American football is a beautiful sport. There’s a tremendous amount of grace that goes into it. For a moment, men can fly; the highlight reels are spectacular.

It can also be horrific — like watching someone get hit by a car.

Since the season started, there have been more than 280 concussions in the NFL. That is an average of 12 concussions per week. Though it claims to take head injuries very seriously, the National Football League holds this data relatively close. It releases yearly statistics, but those numbers are published in aggregate, making it difficult to glean specific insights.

I have been tracking these injuries all season. Using a variety of methods, including reviewing daily injury reports from NFL.com, I have created what I believe is the most complete dataset of individual concussions sustained during the 2017-2018 season.

The resulting film, “Concussion Protocol,” is a visual record of every concussion in the NFL this year.

This film does not make an argument for ending football. Rather, it invites a set of questions. In the spirit of Saidiya Hartman, I am interested in “defamiliarizing the familiar.”

When we watch American football, what are we seeing?

By cutting together only these scenes of injury — moments of impact, of intimacy, of trauma — and reversing them, I hope to open up a space to see some of this violence anew.

In his recent book “Black and Blur,” Fred Moten asks, “What is it to rewind the given? What is it to wound it? What is it to be given to this wounding and rewinding?”

Representing this series of collisions in reverse — and in slow motion or “dragged time” — I hope to make strange what has for many of us become normative: the spectacular, devouring moment of a football hit that knocks a player out cold.

Rather than making a film about concussions with a flurry of hard hits, however, I am interested — inspired by Hartman — in looking elsewhere.
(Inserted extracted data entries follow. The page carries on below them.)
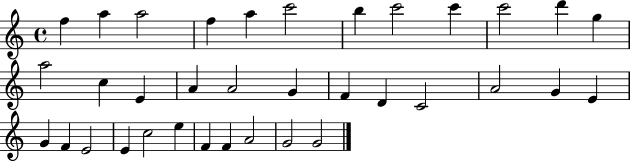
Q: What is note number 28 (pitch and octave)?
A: E4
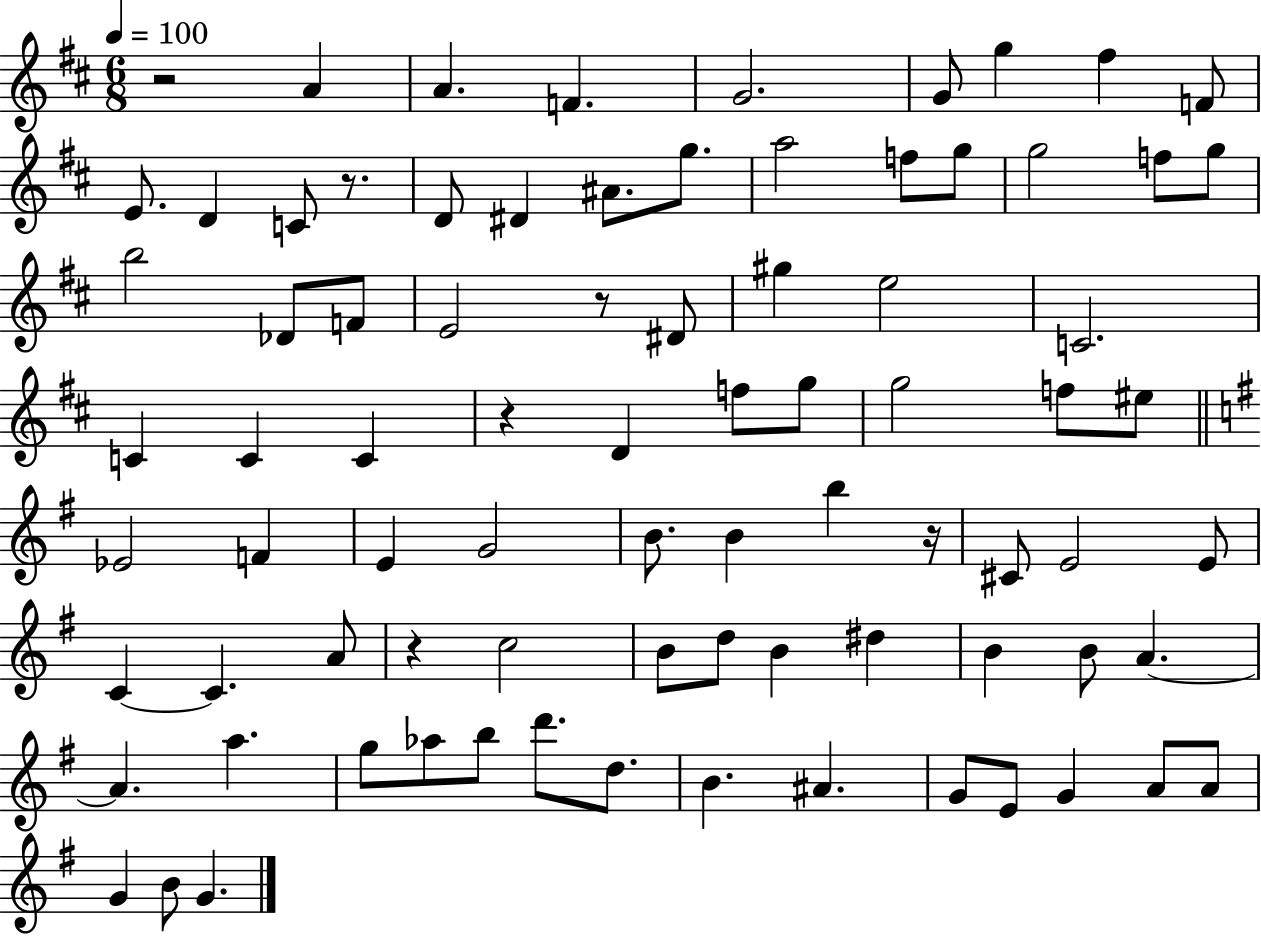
{
  \clef treble
  \numericTimeSignature
  \time 6/8
  \key d \major
  \tempo 4 = 100
  \repeat volta 2 { r2 a'4 | a'4. f'4. | g'2. | g'8 g''4 fis''4 f'8 | \break e'8. d'4 c'8 r8. | d'8 dis'4 ais'8. g''8. | a''2 f''8 g''8 | g''2 f''8 g''8 | \break b''2 des'8 f'8 | e'2 r8 dis'8 | gis''4 e''2 | c'2. | \break c'4 c'4 c'4 | r4 d'4 f''8 g''8 | g''2 f''8 eis''8 | \bar "||" \break \key g \major ees'2 f'4 | e'4 g'2 | b'8. b'4 b''4 r16 | cis'8 e'2 e'8 | \break c'4~~ c'4. a'8 | r4 c''2 | b'8 d''8 b'4 dis''4 | b'4 b'8 a'4.~~ | \break a'4. a''4. | g''8 aes''8 b''8 d'''8. d''8. | b'4. ais'4. | g'8 e'8 g'4 a'8 a'8 | \break g'4 b'8 g'4. | } \bar "|."
}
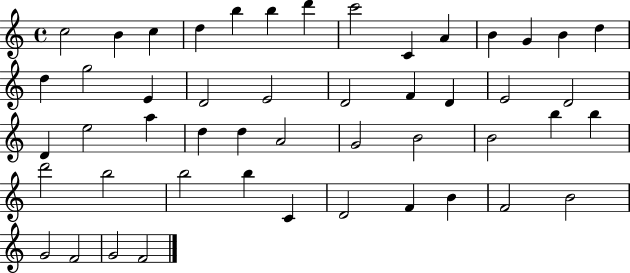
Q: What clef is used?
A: treble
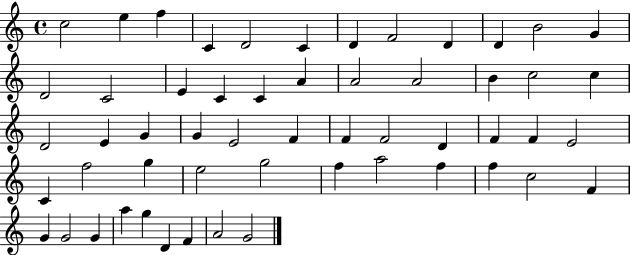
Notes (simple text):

C5/h E5/q F5/q C4/q D4/h C4/q D4/q F4/h D4/q D4/q B4/h G4/q D4/h C4/h E4/q C4/q C4/q A4/q A4/h A4/h B4/q C5/h C5/q D4/h E4/q G4/q G4/q E4/h F4/q F4/q F4/h D4/q F4/q F4/q E4/h C4/q F5/h G5/q E5/h G5/h F5/q A5/h F5/q F5/q C5/h F4/q G4/q G4/h G4/q A5/q G5/q D4/q F4/q A4/h G4/h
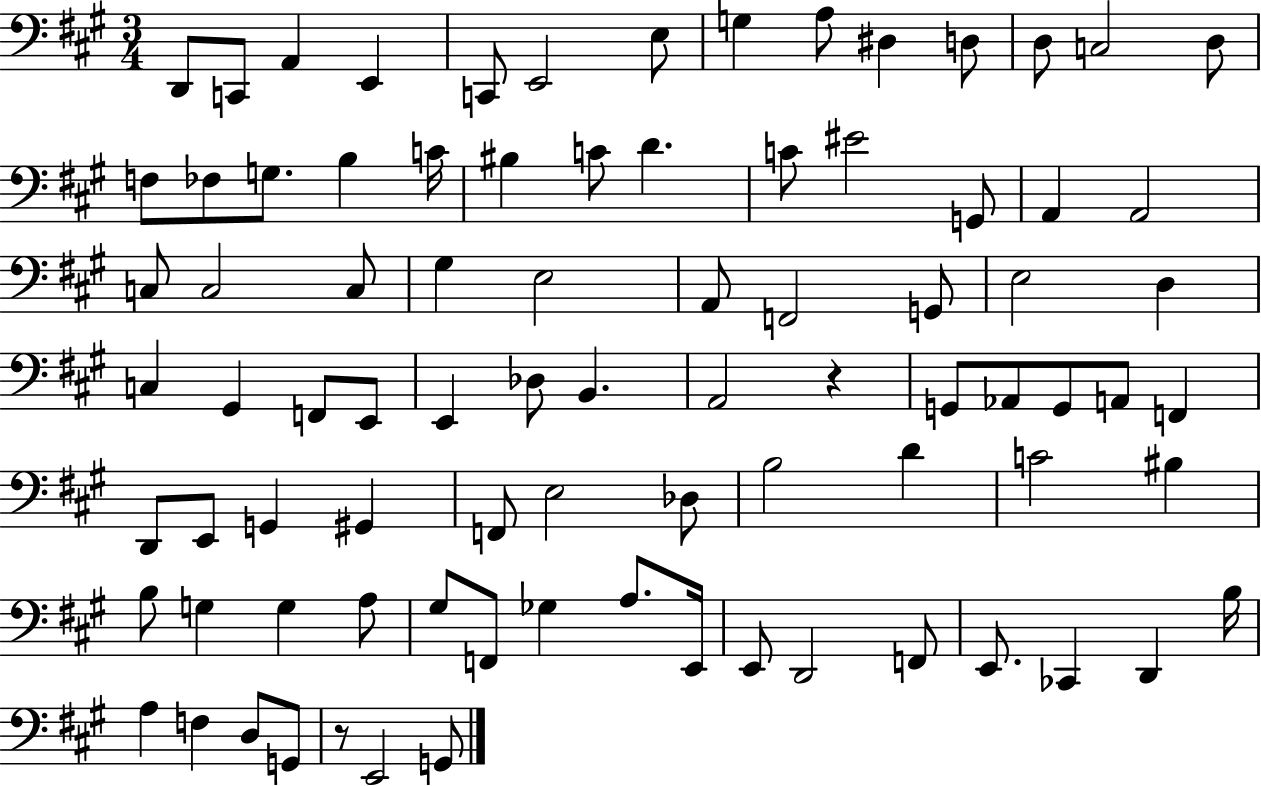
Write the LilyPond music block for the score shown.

{
  \clef bass
  \numericTimeSignature
  \time 3/4
  \key a \major
  d,8 c,8 a,4 e,4 | c,8 e,2 e8 | g4 a8 dis4 d8 | d8 c2 d8 | \break f8 fes8 g8. b4 c'16 | bis4 c'8 d'4. | c'8 eis'2 g,8 | a,4 a,2 | \break c8 c2 c8 | gis4 e2 | a,8 f,2 g,8 | e2 d4 | \break c4 gis,4 f,8 e,8 | e,4 des8 b,4. | a,2 r4 | g,8 aes,8 g,8 a,8 f,4 | \break d,8 e,8 g,4 gis,4 | f,8 e2 des8 | b2 d'4 | c'2 bis4 | \break b8 g4 g4 a8 | gis8 f,8 ges4 a8. e,16 | e,8 d,2 f,8 | e,8. ces,4 d,4 b16 | \break a4 f4 d8 g,8 | r8 e,2 g,8 | \bar "|."
}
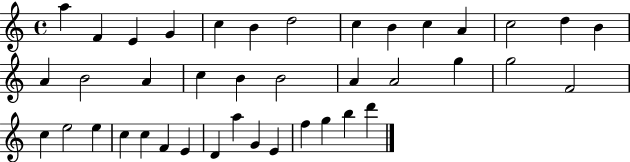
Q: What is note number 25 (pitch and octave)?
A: F4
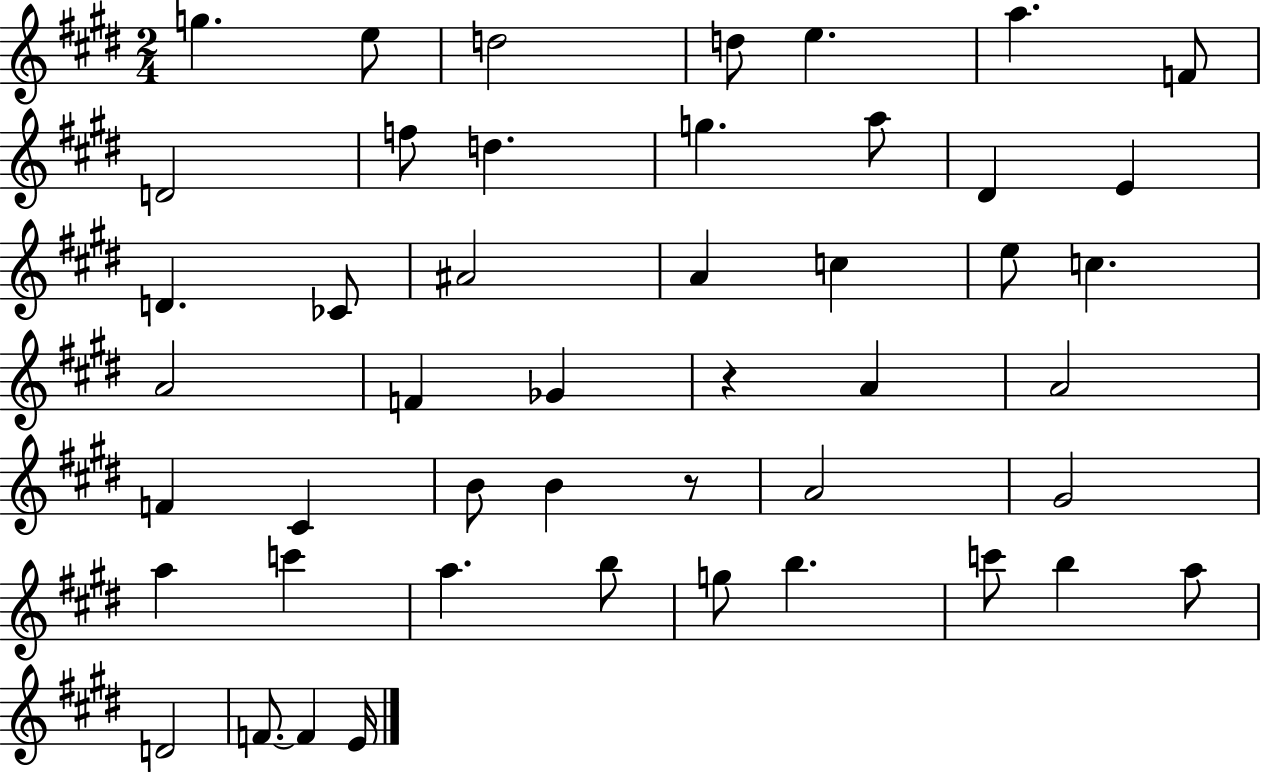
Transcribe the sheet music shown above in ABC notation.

X:1
T:Untitled
M:2/4
L:1/4
K:E
g e/2 d2 d/2 e a F/2 D2 f/2 d g a/2 ^D E D _C/2 ^A2 A c e/2 c A2 F _G z A A2 F ^C B/2 B z/2 A2 ^G2 a c' a b/2 g/2 b c'/2 b a/2 D2 F/2 F E/4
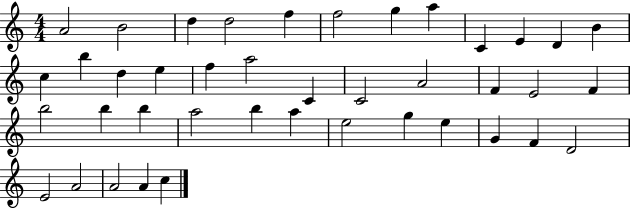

How might we see the totality of this violence without just replaying the violence itself? “By defamiliarizing the familiar,” Hartman writes in “Scenes of Subjection,” “I hope to illuminate the terror of the mundane and quotidian rather than exploit the shocking spectacle.”

In a moment when black athletes are being chastised for kneeling in protest of police violence, it should not be lost on us that calls to “get back on the field” or “stick to football” are also calls for players to subject themselves to the slower forms of violence the football field contains.